I used wide black zigzag stitches to give it an even wilder and crazier 70s look.
Of course, she loved it and it’s in her family room along with a big stuffed orange and green owl and some other 70s stuff.
The pattern is by Becky and Me, #T-1044. Address: 5811 Valley Ave. E, Fife WA 98424 – (253) 380-2284.
Last summer, my youngest daughter asked me to make a beach-themed wall hanging for her family room. Now that summer is over, she thought she’d like to have a quilt representing her favorite era – the 1970s – with photos of her two kids in 70s-style clothes. She chose the fabric and pictures, my oldest daughter worked with the pictures to make them suitable for printing on June Tailor Sew-In Colorfast Fabric sheets and I set to work to make the quilt.
The centerpiece is a photo she took of David Cassidy in concert – her favorite singer from the 1970s. He’s surrounded by fun pictures of the kids ….
…and even one of their Build-A-Bear cheetah in 70s garb.
I used a block called “Sugarbowl” in the 4 corners …
…and otherwise used 6-½ inch blocks with sashing around the pictures.
I used up all of the fabric to make the backing and binding.
Quilting was very simple machine stitching. It was a fun and easy project.

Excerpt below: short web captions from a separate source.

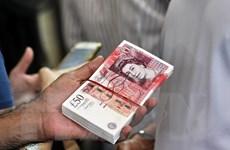 Anh: Thâm hụt ngân sách thấp nhất trong hơn 1 thập kỷ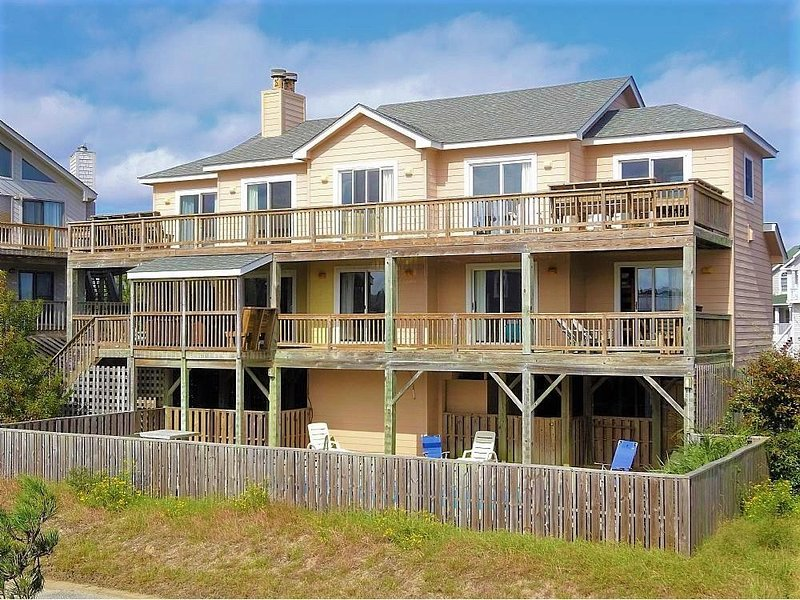 Short Walk to the Beach! Corolla Light Amenities! Ocean Views! Pets, Yes! CL-134, alquiler de vacaciones en Corolla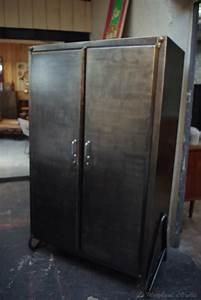 Armoire Industrielle Vintage : armoire industrielle par le marchand d 39 oublis ~ Teatrodelosmanantiales.com Idées de Décoration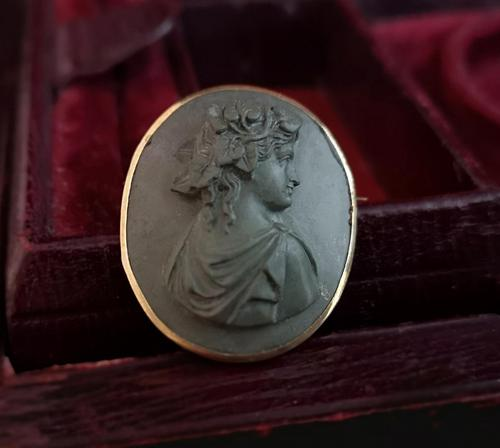 Antique Lava cameo brooch, 9ct gold (1 of 8)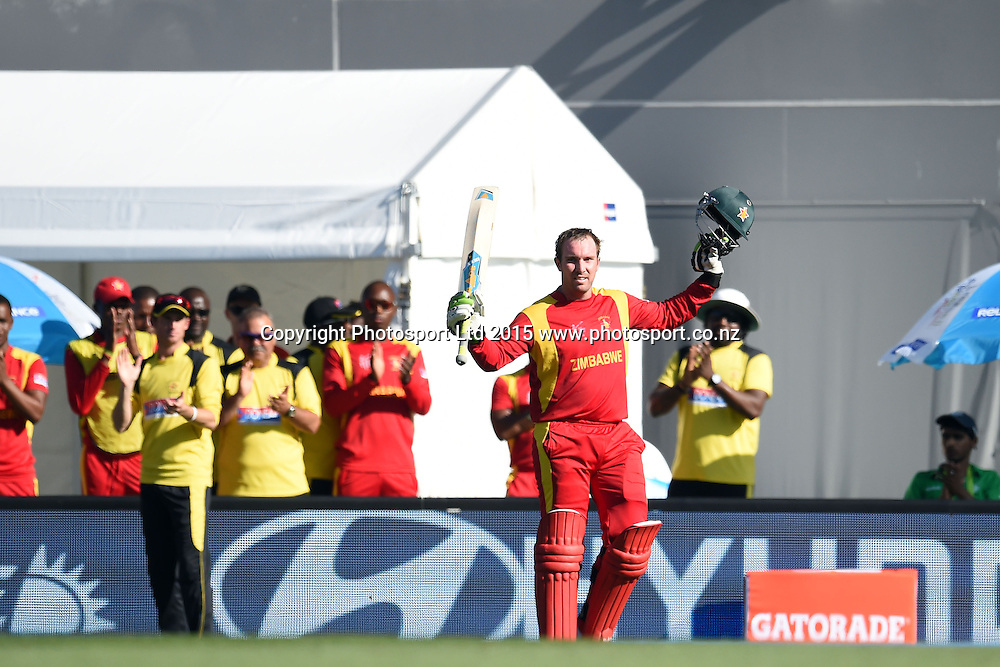Zimbabwe captain Brendan Taylor acknowledges the crowd cheers after a magnificient innings of 138 in his last game for Zimbabwe during the ICC Cricket World Cup match between India and Zimbabwe at Eden Park in Auckland, New Zealand. Saturday 14 March 2015. Copyright Photo: Raghavan Venugopal / www.photosport.co.nz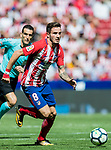 Saul Niguez Esclapez (r) of Atletico de Madrid runs past Steven N'Kemboanza Mike N'Zonzi of Sevilla FC during the La Liga 2017-18 match between Atletico de Madrid and Sevilla FC at the Wanda Metropolitano on 23 September 2017 in Madrid, Spain. Photo by Diego Gonzalez / Power Sport Images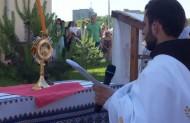 Хліб переісточений, що його ангели й архангели зі стахом вихваляють, нині на престолі святково вшановується ...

This wall hanging began life as a pillow in 2007 when it won a blue ribbon at our county fair. Then, it went into the cedar chest to be given as a gift to the proper person. Each time, I hung onto it and gave something else from the chest and decided this year, I would like to have it made into a wall hanging that I could use more than I could a pillow.
It was pretty easy to disassemble the pillow, make the back into top and bottom borders, and add a backing. I omitted binding and simply sewed the wall hanging and backing right sides together, then turned and top-stitched. I used drapery hooks rather than adding a sleeve.
This pattern was adapted from a decorative painting design by my favorite artist, Helan Barrick. I simplified it quite a bit to make it into a fused applique panel and added the pieced blocks in typical Amish colors. The little quilt the girls are working on is also pieced.
I’m enjoying seeing this repurposed item in my kitchen after all these years.